After the WTO dispute settlement panel invalidated India’s export subsidy programmes in March of last year, including those associated with electronics hardware parks, biotech parks, and more generally capital goods concessions (Export Promotion Capital Goods scheme) and other benefits (Merchandise Export Incentive), the stated change from “incentives” to “remissions” in the FTP was only to be expected. Scheme), which may be connected to the value of exports. EoUs and Special Economic Zones are being scrutinised. The WTO forbids incentives that are linked to the volume of exports, although it does permit the reimbursement of export-related tariffs and taxes. Remission of Duties or Taxes on Export Products (RoDTEP), the most prominent export assistance programme currently in place, is recognised as WTO-compliant and covers more than 10,000 tariff lines. Although oddly extending EPCG to huge textile parks, battery-operated vehicles, the dairy industry, and wastewater recycling, the FTP has emphasised the importance of RoDTEP. Imports of capital goods are zero-rated under EPCG for a few specific industries. Localization and protectionism are becoming prevalent worldwide, and the WTO’s appeals body is understaffed since the election of Donald India has perhaps decided to gamble during the Trump years. Yet fortunately, the era of sector-specific subsidies is passed. Schemes for export promotion are of questionable effectiveness and ought to be replaced by a global emphasis on manufacturing and service infrastructure. The FTP correctly advises switching from export schemes to trade facilitation procedures.

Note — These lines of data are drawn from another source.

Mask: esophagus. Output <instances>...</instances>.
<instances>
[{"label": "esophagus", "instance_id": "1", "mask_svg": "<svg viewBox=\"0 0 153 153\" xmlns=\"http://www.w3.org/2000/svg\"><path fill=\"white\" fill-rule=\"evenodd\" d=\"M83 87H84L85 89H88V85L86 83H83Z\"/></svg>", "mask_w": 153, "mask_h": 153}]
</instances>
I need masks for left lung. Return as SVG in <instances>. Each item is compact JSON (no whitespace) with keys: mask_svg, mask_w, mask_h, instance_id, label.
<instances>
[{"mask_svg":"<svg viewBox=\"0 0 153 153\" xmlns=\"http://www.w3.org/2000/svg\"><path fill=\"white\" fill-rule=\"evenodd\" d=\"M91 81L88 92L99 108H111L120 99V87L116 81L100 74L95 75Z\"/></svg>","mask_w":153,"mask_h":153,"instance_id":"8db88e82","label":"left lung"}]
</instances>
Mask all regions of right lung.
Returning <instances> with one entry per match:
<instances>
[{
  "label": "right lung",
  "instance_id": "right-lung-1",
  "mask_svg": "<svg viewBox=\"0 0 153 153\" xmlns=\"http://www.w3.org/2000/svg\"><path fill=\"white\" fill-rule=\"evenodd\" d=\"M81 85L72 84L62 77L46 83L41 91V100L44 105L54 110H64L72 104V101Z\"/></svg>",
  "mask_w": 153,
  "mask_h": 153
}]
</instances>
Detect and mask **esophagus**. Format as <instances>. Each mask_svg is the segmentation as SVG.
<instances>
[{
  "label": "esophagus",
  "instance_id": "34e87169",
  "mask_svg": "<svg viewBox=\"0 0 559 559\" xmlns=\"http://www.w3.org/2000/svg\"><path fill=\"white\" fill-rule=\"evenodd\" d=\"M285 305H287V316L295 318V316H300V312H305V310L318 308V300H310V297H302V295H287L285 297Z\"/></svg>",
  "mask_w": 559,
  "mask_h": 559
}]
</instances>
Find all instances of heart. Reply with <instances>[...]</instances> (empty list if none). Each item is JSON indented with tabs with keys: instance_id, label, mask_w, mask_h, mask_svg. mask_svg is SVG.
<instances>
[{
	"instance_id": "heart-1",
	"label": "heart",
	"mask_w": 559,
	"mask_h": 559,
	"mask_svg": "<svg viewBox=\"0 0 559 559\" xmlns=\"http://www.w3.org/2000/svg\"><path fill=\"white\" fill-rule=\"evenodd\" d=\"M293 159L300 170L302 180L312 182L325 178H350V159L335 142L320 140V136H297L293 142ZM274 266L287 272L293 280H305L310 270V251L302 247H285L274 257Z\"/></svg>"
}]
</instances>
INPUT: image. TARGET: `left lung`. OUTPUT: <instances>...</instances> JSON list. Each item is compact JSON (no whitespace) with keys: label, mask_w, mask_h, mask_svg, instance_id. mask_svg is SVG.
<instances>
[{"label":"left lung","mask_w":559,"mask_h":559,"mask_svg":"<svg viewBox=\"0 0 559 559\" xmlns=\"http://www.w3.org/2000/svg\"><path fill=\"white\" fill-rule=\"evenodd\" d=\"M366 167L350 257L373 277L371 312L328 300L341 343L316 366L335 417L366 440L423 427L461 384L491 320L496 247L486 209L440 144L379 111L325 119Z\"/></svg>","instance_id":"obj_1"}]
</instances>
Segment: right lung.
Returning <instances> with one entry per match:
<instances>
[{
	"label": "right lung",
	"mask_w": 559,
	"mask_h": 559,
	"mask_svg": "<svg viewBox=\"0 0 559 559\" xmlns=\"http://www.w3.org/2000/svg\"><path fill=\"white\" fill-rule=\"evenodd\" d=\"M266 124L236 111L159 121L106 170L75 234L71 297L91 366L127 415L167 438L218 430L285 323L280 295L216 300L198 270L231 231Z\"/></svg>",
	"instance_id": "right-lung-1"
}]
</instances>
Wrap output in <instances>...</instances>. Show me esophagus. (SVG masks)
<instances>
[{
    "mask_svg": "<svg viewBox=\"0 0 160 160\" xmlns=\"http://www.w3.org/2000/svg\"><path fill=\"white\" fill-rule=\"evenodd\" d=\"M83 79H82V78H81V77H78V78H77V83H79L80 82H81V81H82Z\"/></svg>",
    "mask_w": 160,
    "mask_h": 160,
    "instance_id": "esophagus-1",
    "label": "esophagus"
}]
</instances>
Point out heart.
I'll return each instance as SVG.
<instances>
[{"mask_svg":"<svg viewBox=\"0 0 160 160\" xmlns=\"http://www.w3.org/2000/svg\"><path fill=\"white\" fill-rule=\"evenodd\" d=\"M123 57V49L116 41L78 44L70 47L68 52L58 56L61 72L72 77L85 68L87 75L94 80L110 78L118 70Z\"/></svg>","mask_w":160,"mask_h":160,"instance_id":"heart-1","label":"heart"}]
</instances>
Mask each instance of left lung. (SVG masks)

The FTP’s expansion of the e-commerce export consignment cap is one of its key features. While this is up to date, there are some unresolved issues, such as the global tariff treatment of such exports and the guiding principles of data exchange. It is to be commended that transaction costs for MSMEs have decreased, and the establishment of “towns of excellence” should support cause. When combined with the “one district, one product” idea, it suggests a decentralised strategy for strengthening manufacturing and agriculture (with exports as a byproduct) as well as a subtle move away from export enclaves.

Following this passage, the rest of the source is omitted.